Open-source data scraping is an essential reconnaissance tool for government agencies and hackers alike, with big data turning our digital fingerprints into giant neon signs. The problem is no longer whether the right data exists, it's filtering it down to the exact answer you want. TheHarvester is a Python email scraper which does just that by searching open-source data for target email addresses.
In many social engineering or recon scenarios, you'll want to find email addresses for a person or members of an organization. There are many reasons for this depending on your goal, whether as targets for technical attacks or as a way to contact the target by email.
Some uses of email scraping data include provoking a response from a target, presenting a service, sending a phishing email, or generating a list of employees to pretend to be. Sometimes, you will only need to learn that particular organization's email formatting to guess what another email account would for a particular user.
Today, I'll teach you to begin searching for emails like an OSINT researcher with the classic tool theHarvester for macOS (or Mac OS X) and Kali Linux.
Open-source intelligence (OSINT) is the branch of intelligence that relies on searching unclassified data to build a picture of a target. Private companies have advanced this art into a science, with police and intelligence forces routinely buying software tools from private vendors that source data from public APIs to build invasive profiles on targets. These tools are used to skirt laws on data collection against protesters and can return more information that the subject may know or remember about themselves.
Hackers use frameworks like Maltego to build detailed profiles of targets by pulling from APIs to notice patterns. In Maltego, transforms like like SocialLinks can be run against a person to find their close friends and associates without setting foot outside.

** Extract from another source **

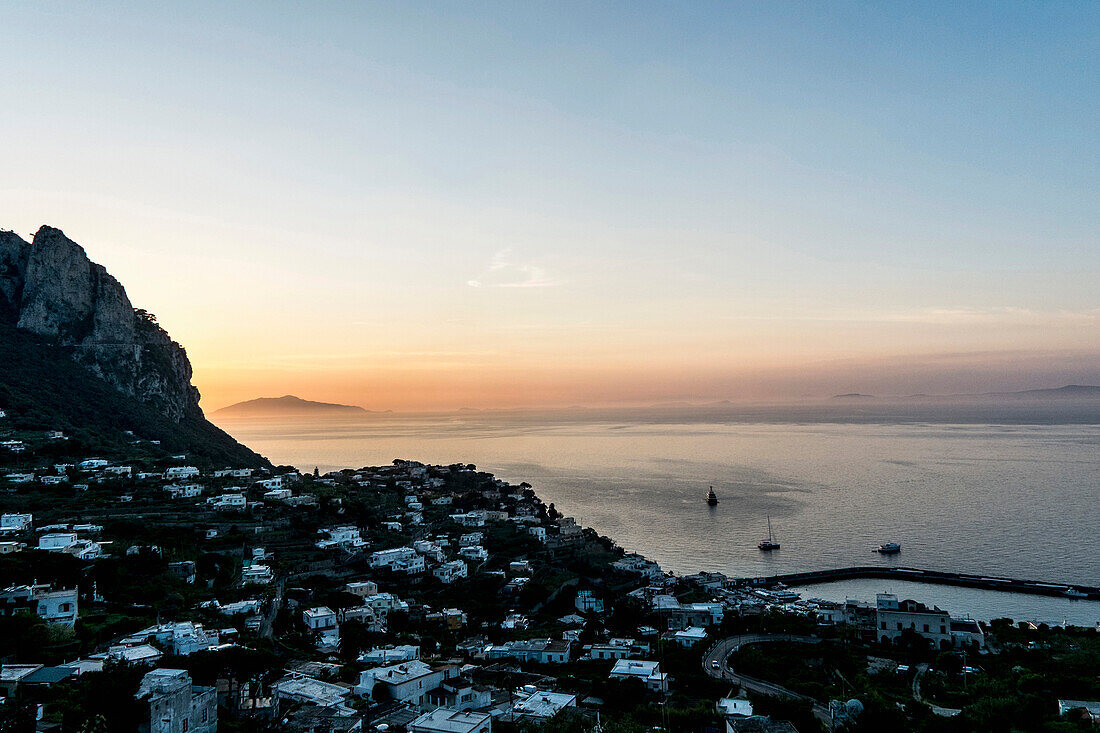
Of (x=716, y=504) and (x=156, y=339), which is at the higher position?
(x=156, y=339)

My tutorials will cover a number of ways to track, gather, analyze, and act on data left in public databases by a target. Police, intelligence agencies, and scam artists use data as a weapon, and my tutorials on Maltego, the Operative Framework, and other OSINT tools will prepare you to know more about a target than they know about themselves, to support bold social engineering strategies that require detailed information to pull off.
Even with modest results, social engineering attacks can benefit from increasingly specific tidbits of data strung together in a way to make it seem as though you have much more information than you really do about a target. Conversely, a target that yields volumes of information about their activities may support a "we know all"-style tactic where you convince them you already know all the details of their organization.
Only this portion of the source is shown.